Y ahora es el momento de jugar un ratito y comprometerte, no a escribir, no, a casarte. De


repente la idea del matrimonio te parece lo más punk que pueda hacer una a los 35, con una sarna
compartida, guardando pura y segura vuestra herpinidad y volviendo al consumo loco de
estupefacientes varios porque resulta que de alérgica nada. Enamórate otra vez, esta vez de la
persona adecuada. Déjate llevar por cuánto te quieren, por cómo lo hacen, por esas pupilas
dilatas de cariño, por esos pelos de punta. Recorre Europa conversando, creciendo, aprendiendo
y yendo a festivales de techno.

Pero eso es demasiado para ti.

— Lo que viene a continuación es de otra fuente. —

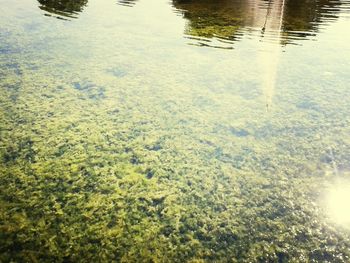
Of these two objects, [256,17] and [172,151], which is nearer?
[172,151]

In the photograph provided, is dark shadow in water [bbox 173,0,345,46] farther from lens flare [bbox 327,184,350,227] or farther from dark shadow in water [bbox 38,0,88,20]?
lens flare [bbox 327,184,350,227]

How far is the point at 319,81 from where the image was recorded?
252 cm

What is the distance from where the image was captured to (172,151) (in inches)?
67.6

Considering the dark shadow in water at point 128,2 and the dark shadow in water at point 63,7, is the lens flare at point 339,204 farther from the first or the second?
the dark shadow in water at point 128,2

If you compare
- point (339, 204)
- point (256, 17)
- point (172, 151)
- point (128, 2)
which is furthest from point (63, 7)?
point (339, 204)

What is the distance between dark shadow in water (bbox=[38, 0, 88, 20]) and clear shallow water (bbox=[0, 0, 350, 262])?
4.24ft

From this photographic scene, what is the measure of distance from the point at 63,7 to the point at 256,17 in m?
3.14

Y lo sabes. Y de nuevo huyes porque todo va demasiado bien y
esa no eres tú. Y te inventas un viaje loco con un final más que anunciado pero que te niegas a
ver. Vuelve con el alma escachada a una isla en la que nunca quisiste estar. Y el mundo se cierra
de repente y echan el candado a nuestros movimientos y a ti te toca ver un volcán por la ventana
al que todos llaman Teide y al que tu prefieres llamar ese pico privativo, esa montaña vigilante,
ese maldito carcelero. Buenos días, le gritas cada mañana y ¡buenas noches! le lloras al acostarte.

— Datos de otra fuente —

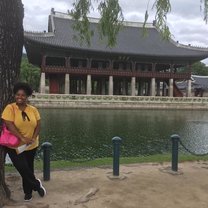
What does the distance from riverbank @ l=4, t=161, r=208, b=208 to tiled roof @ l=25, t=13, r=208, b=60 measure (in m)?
36.9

Y él te responde y te dice “friega los platos, muchacha, que lo tienes todo jediondo” y a ti se
revuelven las entrañas.

Un día no te levantes del sofá hasta que, a tus 39 años, llegue uno que siempre ha estado ahí y te
adopte. Y te cambias el apellido. Y no escribes de nada de esto. No escribes ni una línea, ni un
post. Ni una story merece lo que te golpea como lo más importante que te ha pasado en la vida.
Esto te lo guardas para ti. Hasta ahora, que ya has llegado a los cuarenta.